__Instructions to follow__:
Please copy every line of the records below that holds the word "changing".

__Dataset extract__:
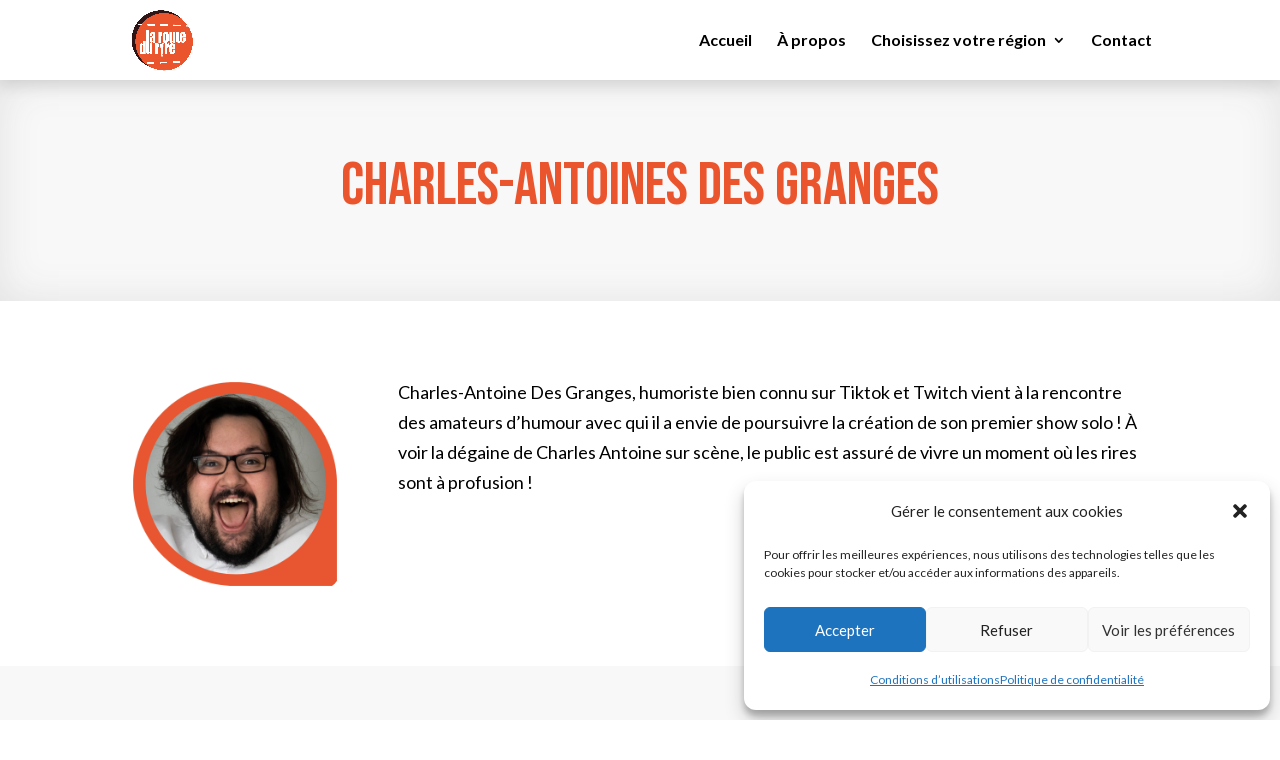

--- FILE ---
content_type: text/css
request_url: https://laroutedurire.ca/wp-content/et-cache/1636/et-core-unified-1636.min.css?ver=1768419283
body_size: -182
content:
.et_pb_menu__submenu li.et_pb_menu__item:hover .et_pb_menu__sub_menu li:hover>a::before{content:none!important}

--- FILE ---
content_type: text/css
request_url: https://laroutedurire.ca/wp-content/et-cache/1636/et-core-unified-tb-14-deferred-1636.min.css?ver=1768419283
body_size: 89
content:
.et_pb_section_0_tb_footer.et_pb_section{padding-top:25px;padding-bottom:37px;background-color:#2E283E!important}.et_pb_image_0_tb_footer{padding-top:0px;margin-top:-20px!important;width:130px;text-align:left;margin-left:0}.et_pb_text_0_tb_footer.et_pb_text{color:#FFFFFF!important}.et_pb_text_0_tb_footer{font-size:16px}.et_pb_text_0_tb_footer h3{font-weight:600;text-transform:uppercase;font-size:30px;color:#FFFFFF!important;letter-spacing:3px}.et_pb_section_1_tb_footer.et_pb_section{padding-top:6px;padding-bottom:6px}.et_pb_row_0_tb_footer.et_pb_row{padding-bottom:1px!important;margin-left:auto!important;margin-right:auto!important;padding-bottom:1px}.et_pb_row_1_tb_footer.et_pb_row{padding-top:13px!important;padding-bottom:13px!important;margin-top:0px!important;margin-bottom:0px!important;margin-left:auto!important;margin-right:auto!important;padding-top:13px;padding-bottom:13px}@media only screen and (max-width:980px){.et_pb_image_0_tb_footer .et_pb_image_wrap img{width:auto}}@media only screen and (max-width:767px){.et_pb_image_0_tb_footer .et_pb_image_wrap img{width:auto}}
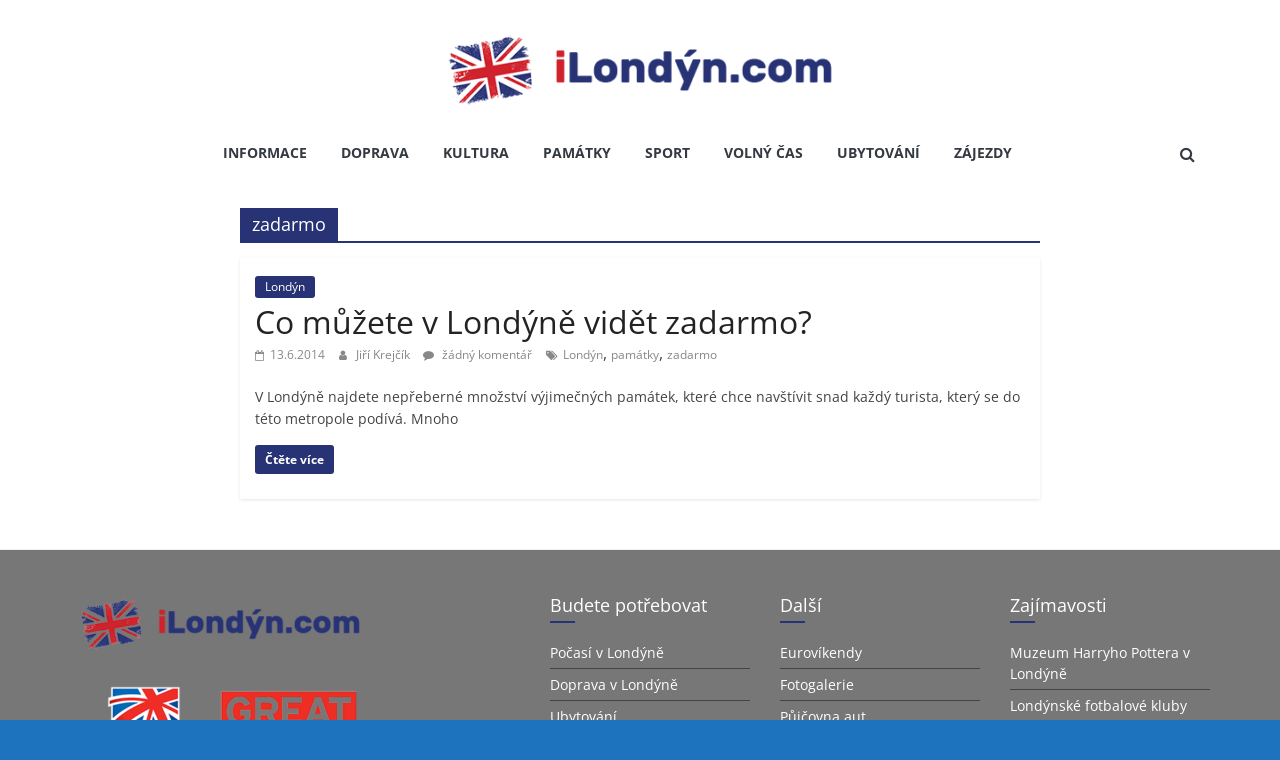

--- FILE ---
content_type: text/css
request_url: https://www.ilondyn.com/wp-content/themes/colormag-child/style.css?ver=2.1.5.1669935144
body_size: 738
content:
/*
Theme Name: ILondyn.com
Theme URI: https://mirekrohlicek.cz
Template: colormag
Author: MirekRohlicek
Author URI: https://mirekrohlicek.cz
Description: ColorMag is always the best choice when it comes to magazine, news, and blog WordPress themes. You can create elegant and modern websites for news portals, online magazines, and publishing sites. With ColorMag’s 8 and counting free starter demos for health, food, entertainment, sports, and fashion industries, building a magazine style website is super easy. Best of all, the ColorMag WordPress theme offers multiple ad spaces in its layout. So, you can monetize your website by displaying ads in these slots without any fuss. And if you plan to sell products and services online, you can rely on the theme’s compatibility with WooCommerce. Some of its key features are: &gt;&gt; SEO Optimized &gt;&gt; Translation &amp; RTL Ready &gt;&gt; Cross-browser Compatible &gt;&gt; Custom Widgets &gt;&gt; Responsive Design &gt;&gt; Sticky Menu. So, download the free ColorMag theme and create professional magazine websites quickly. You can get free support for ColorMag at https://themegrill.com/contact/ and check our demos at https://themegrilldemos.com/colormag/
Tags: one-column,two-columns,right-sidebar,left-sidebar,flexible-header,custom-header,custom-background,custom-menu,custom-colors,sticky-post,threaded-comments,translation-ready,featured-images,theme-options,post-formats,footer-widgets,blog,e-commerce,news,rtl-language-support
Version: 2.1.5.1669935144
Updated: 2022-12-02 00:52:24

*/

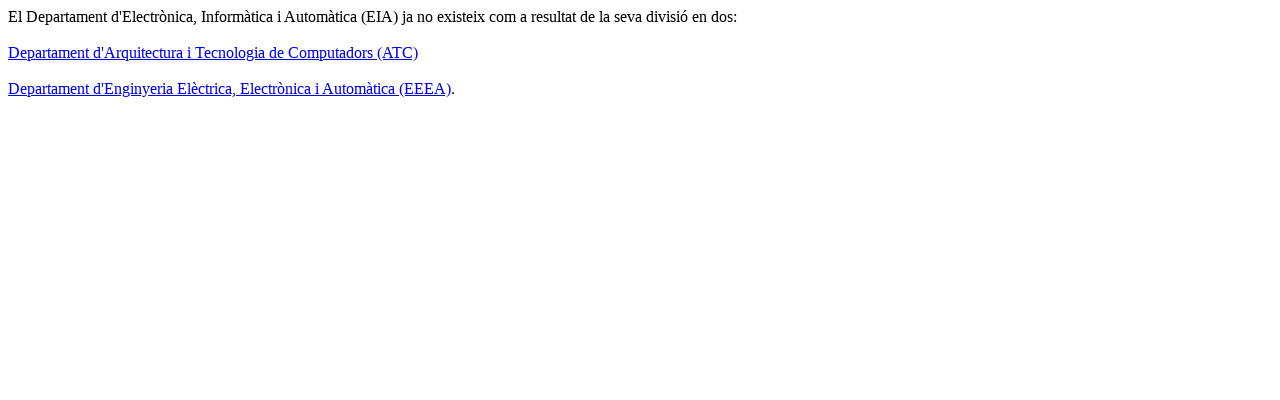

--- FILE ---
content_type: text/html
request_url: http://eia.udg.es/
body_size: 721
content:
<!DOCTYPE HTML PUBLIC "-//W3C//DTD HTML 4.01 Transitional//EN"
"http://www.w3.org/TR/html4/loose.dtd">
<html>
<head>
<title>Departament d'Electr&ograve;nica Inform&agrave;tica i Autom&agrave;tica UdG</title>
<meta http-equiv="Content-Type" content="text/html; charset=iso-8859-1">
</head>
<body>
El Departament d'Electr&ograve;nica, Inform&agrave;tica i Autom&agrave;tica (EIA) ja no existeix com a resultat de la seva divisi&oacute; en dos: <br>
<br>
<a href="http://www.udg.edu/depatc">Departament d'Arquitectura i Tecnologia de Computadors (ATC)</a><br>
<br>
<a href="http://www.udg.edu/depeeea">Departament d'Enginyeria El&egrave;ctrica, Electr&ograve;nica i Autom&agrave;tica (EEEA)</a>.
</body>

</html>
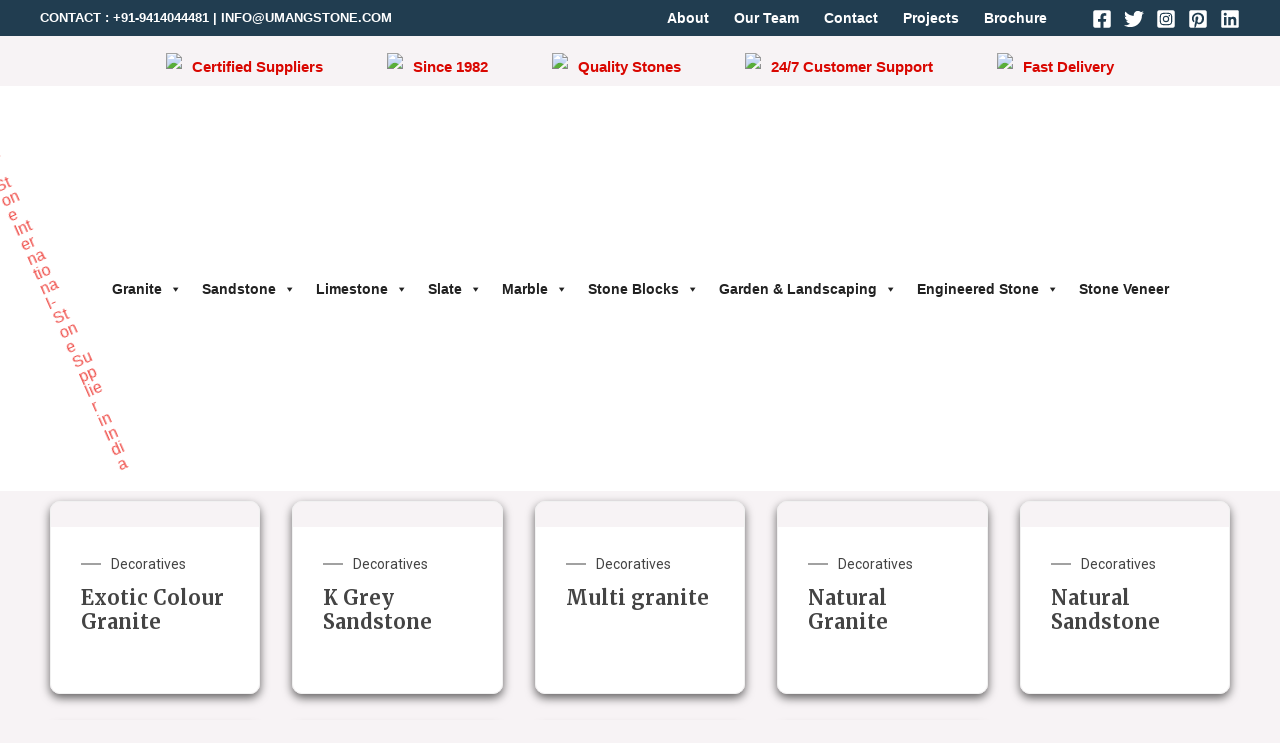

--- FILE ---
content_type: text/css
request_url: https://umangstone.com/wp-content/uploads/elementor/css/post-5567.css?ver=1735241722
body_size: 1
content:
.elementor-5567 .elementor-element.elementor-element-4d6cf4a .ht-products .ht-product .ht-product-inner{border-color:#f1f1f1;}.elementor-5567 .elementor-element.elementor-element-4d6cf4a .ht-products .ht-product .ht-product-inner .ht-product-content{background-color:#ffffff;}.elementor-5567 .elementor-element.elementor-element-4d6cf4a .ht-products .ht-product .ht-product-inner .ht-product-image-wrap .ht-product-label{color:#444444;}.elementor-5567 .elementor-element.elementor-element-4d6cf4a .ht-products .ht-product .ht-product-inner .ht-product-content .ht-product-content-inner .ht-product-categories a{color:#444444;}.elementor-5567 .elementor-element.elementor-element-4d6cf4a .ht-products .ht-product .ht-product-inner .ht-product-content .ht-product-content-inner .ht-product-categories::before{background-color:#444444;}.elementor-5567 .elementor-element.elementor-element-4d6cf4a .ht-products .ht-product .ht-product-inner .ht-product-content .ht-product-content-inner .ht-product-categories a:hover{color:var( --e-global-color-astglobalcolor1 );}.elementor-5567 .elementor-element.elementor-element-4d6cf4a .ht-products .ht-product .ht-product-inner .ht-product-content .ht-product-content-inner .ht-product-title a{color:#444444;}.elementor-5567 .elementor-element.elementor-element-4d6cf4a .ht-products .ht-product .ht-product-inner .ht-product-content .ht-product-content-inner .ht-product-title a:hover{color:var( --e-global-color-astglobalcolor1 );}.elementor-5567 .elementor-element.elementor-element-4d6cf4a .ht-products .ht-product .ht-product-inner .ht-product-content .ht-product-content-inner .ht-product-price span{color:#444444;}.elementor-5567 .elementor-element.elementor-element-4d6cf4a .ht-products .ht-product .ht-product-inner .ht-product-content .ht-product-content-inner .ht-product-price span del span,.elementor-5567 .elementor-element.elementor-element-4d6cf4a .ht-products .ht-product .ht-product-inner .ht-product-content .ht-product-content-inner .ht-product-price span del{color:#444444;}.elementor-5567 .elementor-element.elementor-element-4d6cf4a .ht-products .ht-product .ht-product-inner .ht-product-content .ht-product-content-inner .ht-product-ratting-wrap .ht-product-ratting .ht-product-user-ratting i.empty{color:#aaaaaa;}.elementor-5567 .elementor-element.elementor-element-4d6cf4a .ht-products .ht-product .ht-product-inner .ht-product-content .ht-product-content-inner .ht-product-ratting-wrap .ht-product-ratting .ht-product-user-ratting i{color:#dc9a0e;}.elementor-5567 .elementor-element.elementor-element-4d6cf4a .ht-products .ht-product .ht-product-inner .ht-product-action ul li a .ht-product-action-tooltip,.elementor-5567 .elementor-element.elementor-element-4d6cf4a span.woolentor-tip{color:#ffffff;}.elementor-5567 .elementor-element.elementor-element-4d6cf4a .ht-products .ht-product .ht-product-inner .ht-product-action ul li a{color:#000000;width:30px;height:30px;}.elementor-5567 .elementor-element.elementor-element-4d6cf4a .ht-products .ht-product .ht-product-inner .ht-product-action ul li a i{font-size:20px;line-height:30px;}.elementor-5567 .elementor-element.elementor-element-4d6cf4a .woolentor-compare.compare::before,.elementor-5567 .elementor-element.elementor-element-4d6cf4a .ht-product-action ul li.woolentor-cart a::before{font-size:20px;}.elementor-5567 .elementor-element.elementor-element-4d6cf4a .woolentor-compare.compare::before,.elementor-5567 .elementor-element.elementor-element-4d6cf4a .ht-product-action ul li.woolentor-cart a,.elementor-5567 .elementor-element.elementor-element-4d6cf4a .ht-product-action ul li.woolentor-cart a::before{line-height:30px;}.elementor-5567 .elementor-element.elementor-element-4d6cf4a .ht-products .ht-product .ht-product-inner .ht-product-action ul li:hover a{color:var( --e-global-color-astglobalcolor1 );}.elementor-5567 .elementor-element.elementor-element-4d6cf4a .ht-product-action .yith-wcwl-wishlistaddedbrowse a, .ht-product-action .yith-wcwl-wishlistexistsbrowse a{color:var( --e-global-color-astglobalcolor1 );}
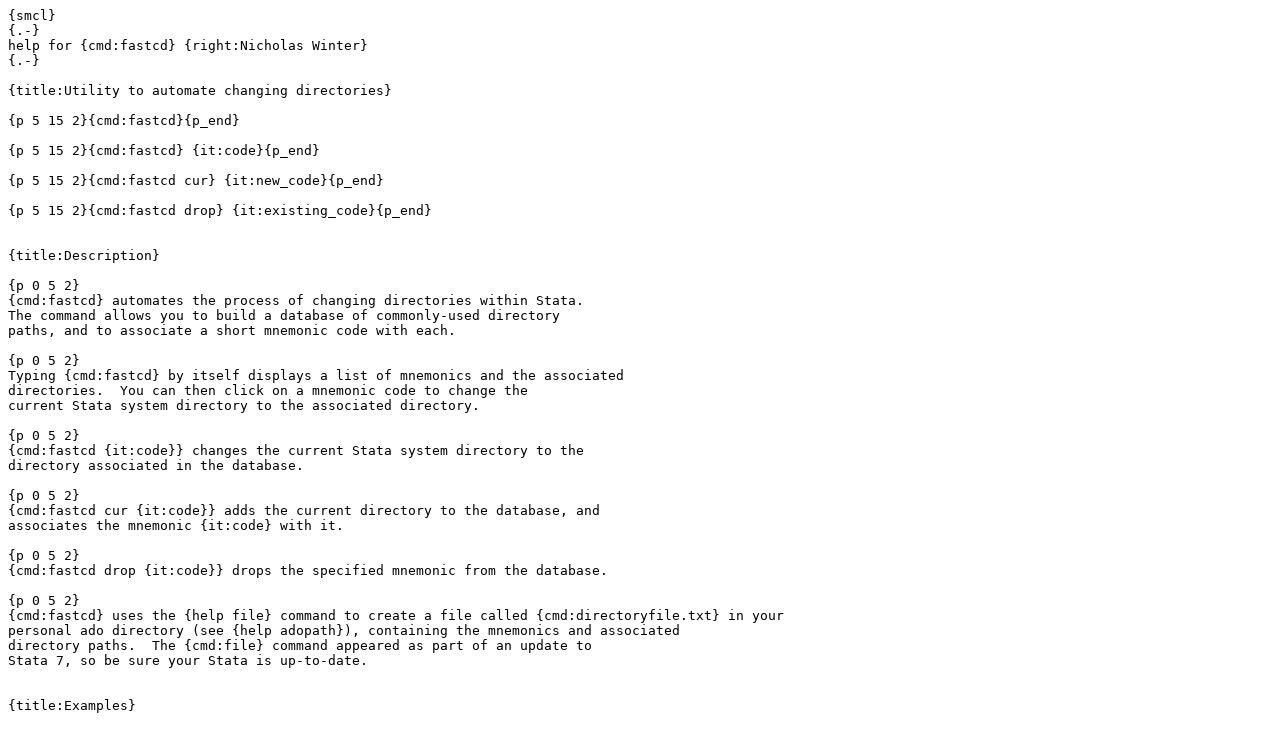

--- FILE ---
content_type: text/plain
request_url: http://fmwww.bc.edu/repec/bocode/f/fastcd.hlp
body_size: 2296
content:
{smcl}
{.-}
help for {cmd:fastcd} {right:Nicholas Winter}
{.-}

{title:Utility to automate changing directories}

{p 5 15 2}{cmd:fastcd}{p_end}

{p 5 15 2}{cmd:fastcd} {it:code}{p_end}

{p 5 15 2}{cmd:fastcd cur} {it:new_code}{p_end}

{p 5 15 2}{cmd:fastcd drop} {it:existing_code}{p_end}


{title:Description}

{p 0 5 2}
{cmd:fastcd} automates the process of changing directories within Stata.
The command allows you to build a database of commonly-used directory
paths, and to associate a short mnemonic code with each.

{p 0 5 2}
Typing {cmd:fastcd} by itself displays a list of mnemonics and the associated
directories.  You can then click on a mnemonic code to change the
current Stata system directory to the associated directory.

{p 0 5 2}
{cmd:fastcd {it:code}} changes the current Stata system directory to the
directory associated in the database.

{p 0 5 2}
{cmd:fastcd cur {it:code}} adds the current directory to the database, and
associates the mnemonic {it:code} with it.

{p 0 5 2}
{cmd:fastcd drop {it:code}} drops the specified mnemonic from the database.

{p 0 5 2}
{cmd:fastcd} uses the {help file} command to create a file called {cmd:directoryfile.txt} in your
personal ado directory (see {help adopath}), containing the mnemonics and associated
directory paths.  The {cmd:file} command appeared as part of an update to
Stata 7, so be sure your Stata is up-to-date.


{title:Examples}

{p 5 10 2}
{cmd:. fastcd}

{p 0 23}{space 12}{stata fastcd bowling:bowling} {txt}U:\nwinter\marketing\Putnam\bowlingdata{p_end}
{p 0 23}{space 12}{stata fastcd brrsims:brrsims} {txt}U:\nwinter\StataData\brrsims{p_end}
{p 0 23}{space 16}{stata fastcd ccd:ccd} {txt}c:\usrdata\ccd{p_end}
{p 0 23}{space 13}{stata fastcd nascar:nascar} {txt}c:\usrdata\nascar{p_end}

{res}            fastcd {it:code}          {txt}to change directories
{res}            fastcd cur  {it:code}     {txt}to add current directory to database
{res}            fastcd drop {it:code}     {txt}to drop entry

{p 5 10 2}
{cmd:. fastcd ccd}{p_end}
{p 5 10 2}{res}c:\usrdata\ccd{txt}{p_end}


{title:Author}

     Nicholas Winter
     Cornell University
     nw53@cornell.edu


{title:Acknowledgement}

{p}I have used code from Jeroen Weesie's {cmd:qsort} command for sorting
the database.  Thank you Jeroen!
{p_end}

__Exercise answer__:
{title:Utility to automate changing directories}
{cmd:fastcd} automates the process of changing directories within Stata.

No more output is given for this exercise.